- DATA SECTION
┄┄┄┄┄┄
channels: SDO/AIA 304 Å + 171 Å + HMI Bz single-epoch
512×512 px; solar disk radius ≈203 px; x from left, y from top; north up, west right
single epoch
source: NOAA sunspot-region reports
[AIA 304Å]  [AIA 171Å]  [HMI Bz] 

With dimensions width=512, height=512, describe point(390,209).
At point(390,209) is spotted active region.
┄┄┄┄┄┄
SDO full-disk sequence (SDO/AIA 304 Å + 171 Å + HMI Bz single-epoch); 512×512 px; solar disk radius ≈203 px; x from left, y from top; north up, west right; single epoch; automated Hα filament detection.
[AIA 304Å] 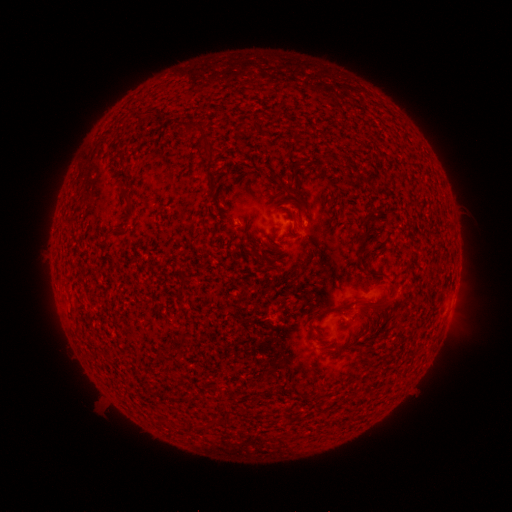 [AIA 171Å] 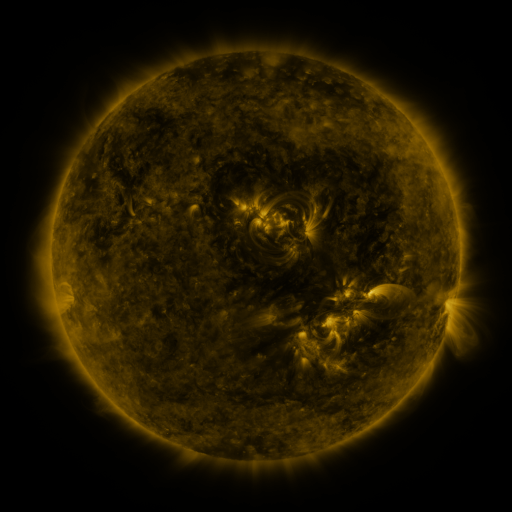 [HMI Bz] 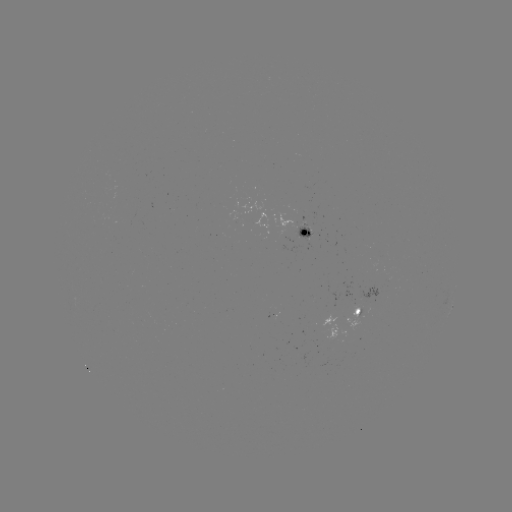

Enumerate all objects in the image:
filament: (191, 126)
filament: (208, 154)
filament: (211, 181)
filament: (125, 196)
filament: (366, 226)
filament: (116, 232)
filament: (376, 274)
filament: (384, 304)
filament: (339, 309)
┄┄┄┄┄┄
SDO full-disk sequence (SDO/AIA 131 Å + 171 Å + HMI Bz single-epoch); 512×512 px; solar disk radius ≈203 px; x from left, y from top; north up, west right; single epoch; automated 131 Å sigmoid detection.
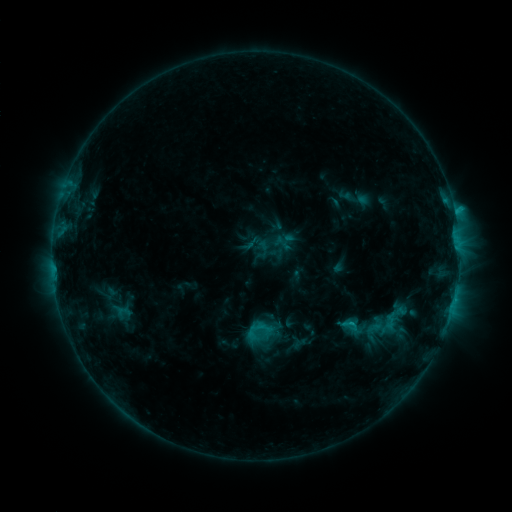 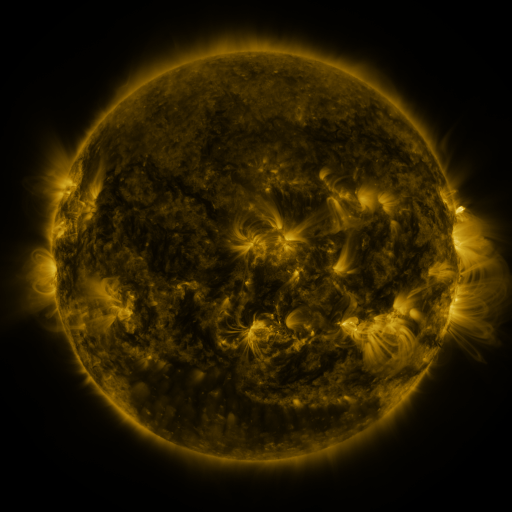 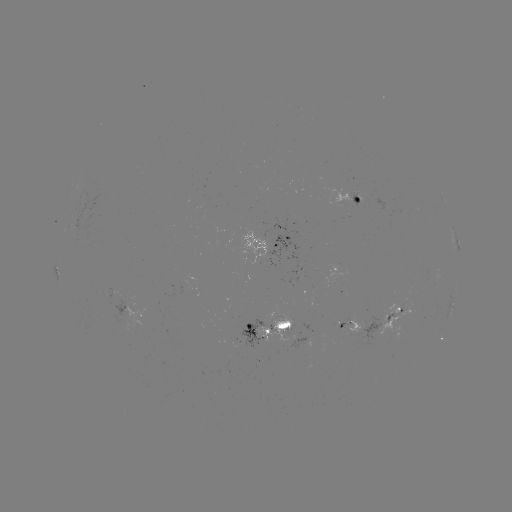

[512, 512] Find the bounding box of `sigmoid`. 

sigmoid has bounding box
┄┄┄┄┄┄
- SHORT TASK
Express the lines from the one containing "channels: SDO/AIA 304" through the one containing "At point(390,209) is spotted active region." as a JSON list of strings, one string per line, leaving out any blank lines.

- WRITTEN ANSWER
[
  "channels: SDO/AIA 304 Å + 171 Å + HMI Bz single-epoch",
  "512×512 px; solar disk radius ≈203 px; x from left, y from top; north up, west right",
  "single epoch",
  "source: NOAA sunspot-region reports",
  "[AIA 304Å]  [AIA 171Å]  [HMI Bz] ",
  "With dimensions width=512, height=512, describe point(390,209).",
  "At point(390,209) is spotted active region."
]